*** INFORMATION SUPPLIED ***
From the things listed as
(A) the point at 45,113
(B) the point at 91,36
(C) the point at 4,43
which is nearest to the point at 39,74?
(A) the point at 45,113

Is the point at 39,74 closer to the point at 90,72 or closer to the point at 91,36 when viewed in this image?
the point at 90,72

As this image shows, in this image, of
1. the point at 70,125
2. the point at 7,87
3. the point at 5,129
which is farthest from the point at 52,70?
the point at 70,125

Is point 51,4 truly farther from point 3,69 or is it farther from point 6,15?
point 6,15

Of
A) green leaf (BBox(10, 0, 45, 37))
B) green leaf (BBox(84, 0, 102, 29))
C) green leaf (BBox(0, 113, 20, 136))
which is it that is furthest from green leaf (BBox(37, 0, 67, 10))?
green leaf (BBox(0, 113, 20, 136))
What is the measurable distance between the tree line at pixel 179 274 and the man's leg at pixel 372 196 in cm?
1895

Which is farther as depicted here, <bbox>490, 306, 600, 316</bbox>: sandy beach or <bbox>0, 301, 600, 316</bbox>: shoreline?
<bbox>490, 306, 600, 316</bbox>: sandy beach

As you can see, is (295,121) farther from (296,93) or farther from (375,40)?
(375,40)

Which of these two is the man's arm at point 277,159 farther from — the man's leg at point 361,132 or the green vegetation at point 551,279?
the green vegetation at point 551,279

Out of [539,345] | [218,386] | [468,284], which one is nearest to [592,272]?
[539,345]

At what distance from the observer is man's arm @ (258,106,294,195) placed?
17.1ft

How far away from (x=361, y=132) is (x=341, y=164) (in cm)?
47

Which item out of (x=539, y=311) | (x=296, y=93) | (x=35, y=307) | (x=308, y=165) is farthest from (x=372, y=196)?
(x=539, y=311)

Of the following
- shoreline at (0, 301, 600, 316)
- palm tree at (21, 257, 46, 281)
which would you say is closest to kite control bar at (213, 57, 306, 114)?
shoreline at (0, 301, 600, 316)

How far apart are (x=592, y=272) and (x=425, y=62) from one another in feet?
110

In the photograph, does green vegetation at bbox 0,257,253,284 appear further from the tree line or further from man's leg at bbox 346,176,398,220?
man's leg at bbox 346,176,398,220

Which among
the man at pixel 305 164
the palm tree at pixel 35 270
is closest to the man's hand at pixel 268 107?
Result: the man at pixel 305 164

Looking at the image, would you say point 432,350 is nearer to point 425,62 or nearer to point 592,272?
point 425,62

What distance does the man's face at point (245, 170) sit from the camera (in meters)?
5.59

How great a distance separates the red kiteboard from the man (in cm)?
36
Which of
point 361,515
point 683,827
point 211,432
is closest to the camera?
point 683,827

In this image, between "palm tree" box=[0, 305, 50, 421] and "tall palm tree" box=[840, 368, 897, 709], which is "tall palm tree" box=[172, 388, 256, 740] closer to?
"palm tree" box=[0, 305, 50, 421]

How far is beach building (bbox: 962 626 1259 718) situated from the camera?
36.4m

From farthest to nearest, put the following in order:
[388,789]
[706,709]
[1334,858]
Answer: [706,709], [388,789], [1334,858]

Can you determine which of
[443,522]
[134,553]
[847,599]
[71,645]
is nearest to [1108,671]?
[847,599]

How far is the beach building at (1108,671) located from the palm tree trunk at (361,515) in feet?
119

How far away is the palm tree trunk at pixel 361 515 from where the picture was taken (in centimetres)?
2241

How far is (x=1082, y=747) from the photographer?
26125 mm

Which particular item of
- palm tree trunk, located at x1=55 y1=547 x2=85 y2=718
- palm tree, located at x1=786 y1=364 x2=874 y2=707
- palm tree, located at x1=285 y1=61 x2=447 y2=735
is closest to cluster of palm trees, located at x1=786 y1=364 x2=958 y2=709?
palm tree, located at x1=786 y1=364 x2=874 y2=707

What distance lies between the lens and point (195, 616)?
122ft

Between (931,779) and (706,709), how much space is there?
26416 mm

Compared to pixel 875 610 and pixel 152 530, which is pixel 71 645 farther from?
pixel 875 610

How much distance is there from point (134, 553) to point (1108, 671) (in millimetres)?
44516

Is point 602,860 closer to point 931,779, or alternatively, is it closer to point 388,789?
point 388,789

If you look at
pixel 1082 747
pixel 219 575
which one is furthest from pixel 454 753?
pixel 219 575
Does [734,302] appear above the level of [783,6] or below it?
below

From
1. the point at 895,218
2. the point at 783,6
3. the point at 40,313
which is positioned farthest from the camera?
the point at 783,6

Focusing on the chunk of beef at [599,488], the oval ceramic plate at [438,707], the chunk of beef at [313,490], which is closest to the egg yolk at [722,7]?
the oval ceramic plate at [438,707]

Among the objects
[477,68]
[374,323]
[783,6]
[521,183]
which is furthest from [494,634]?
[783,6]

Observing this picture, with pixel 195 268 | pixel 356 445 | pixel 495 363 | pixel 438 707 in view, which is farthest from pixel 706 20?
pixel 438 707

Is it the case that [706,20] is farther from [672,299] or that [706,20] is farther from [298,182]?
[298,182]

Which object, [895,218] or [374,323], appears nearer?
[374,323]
***
** TASK GOAL **
Count the lines of the entries above that contain the string "camera", matching case exactly, and give only the number.

** RESULT FOR THIS EXERCISE **
4